Como optimista nato, siempre había creído que la
civilización iba de menos a más, incluso con sus altibajos, zonas de sombra,
injusticias y tragedias. Hoy tengo más que serias dudas al respecto viendo que algunos
nos proponen avanzar hacia atrás. Sociedades que en pleno siglo XXI ya habían
conseguido llegar al XVII se obstinan en retroceder a la edad media. Otros, incluso
entre nosotros, van más allá e intentan recuperar la tribu, la aldea
fortificada del neolítico, el cuchillo de obsidiana para hacer sacrificios con
que agradar a los dioses… Se recupera el perfil más perverso y dañino de las
religiones y, en medio del derrumbe, algunos orates sacan del baúl pendones y
fronteras, si no como solución, al menos como interesado y egoísta apartamiento
que ilusione, o al menos distraiga al personal. Momentos más prósperos llegarán
para recordárselo. Mal arreglo es recurrir a estas otras causas de la mayoría
de las tragedias que tanto abundan en la historia. En realidad esos estandartes
y amojonamientos son engañosas metáforas
del oro, del interés económico y del poder.

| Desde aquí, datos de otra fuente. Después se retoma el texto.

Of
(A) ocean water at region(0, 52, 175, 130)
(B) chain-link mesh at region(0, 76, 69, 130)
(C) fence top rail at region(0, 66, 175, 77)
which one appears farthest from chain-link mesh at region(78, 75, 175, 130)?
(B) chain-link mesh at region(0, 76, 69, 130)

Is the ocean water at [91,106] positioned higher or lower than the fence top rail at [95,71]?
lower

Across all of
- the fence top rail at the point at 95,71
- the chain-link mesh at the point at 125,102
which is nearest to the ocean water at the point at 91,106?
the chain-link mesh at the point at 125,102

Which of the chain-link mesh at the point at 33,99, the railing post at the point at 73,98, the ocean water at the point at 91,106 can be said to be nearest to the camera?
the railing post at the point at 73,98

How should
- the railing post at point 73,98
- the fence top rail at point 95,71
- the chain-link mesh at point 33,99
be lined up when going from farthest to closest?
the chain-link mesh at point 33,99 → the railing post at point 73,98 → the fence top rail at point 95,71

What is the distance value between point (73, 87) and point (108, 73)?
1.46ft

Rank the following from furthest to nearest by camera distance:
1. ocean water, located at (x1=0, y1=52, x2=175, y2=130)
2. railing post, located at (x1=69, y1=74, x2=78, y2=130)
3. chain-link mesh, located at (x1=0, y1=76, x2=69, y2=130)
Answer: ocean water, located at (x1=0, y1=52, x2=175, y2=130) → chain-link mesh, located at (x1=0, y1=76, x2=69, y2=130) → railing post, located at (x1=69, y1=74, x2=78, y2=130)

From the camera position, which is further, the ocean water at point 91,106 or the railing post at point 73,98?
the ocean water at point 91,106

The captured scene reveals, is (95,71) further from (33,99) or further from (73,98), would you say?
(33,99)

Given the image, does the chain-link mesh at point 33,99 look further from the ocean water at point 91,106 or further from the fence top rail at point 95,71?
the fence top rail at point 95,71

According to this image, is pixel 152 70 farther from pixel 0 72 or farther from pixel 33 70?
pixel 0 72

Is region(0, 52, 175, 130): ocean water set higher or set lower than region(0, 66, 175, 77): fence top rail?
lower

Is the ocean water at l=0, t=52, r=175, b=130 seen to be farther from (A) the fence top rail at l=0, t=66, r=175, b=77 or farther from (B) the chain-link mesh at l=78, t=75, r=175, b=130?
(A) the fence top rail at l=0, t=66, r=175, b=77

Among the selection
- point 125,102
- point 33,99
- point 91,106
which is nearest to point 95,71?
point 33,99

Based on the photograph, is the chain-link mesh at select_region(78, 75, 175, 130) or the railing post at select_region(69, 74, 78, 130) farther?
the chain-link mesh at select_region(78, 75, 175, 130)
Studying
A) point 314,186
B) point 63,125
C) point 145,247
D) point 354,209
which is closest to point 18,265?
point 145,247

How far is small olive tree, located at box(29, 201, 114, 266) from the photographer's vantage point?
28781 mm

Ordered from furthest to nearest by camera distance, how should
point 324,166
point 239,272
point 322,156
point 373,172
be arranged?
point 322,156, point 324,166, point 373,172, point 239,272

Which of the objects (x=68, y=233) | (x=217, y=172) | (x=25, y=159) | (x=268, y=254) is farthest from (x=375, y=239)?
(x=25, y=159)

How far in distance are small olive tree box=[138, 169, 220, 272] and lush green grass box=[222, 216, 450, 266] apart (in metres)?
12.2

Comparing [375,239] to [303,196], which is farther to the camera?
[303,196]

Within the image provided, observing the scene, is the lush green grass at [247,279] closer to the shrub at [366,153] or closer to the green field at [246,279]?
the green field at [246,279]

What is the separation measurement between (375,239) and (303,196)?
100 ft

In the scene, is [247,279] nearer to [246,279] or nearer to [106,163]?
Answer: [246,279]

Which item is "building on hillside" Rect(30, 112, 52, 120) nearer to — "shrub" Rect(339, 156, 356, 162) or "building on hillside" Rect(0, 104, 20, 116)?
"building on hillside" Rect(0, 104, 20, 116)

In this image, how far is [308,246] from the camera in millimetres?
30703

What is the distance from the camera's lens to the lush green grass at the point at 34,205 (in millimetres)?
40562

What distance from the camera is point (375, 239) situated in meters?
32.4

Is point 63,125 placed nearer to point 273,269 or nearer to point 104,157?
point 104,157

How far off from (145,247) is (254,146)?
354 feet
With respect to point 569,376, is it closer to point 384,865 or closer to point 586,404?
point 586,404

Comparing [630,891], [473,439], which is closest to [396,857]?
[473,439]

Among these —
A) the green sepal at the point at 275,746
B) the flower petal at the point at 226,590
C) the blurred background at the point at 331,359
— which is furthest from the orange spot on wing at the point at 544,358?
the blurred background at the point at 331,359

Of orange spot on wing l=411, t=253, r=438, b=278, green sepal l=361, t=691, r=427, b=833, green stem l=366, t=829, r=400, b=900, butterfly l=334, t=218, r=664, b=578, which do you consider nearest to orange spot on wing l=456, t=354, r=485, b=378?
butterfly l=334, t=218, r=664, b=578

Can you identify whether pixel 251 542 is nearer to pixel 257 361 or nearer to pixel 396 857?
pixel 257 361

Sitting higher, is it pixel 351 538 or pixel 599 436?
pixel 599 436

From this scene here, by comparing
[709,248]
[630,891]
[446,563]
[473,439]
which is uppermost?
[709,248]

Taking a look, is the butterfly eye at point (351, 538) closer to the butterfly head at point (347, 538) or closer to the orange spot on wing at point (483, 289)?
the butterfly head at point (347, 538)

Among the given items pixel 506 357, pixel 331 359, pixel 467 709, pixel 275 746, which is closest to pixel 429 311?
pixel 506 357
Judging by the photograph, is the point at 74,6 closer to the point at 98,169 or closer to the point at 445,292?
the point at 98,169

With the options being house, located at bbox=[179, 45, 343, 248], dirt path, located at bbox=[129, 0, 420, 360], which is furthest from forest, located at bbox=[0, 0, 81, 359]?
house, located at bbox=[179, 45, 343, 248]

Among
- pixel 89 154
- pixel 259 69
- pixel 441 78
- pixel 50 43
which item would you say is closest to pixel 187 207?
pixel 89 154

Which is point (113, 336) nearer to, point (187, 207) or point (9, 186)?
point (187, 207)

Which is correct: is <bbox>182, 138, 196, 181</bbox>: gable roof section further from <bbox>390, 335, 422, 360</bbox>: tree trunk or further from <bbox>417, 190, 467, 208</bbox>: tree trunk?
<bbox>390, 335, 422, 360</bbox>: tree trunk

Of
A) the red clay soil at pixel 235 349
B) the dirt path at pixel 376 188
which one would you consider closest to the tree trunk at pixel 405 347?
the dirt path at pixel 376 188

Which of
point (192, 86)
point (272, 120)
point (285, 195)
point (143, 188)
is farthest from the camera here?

¿Qué decir? La lejanía o la saturación de tantas pesadillas
nos impermeabilizan, nos hacen insensibles y terminan por paralizarnos. Hacemos
de la tragedia ajena, aunque a veces cercana, un espectáculo que se recoge en
una foto que se comparte y comenta en la red. Todo se nos ha ido de las manos y
algunos intentan recuperar el mando diciendo que to’ el mundo es bueno. ¡Mire! La
desesperación hace posible que como novedosas soluciones se presenten doctrinas
obsoletas, etiquetadas con animosos vocablos que eviten mostrar la verdadera
cara de lo que una adecuada taxonomía política haría hoy en día impresentable. Por
sus amigos los conoceréis. Desconfío de quien abomina y oculta su verdadera
identidad, de quien evita presentarse con su nombre real, pues ellos y casi
todos los demás sabemos que tal es sinónimo de ruina, falta de libertad e
injusticia. Tanta o más que la que se quiere combatir. No estoy pues por la
faena. Soy anciano pero no iluso.
A pesar de mi acaloramiento por una situación que me
indigna, reconozco que me veo rebasado e impotente. Que mi edad y mis menguadas
fuerzas me llevan más al patio de butacas que al escenario, al que solo subo a
cantar. Ya solo pido que me dejen en paz, intentar ser feliz y hacer felices a
los que me rodean. Mantener en paz una hectárea a mi alrededor y, al
menos, no apoyar ni colaborar con lo que considero injusto. Tal vez si, siendo poco
ambiciosos, —si es que esto es no serlo—, todos hiciéramos otro tanto,
conseguiríamos cubrir los 510.101.000 km2
de superficie de nuestro planeta. Y sobraba gente.
Vale.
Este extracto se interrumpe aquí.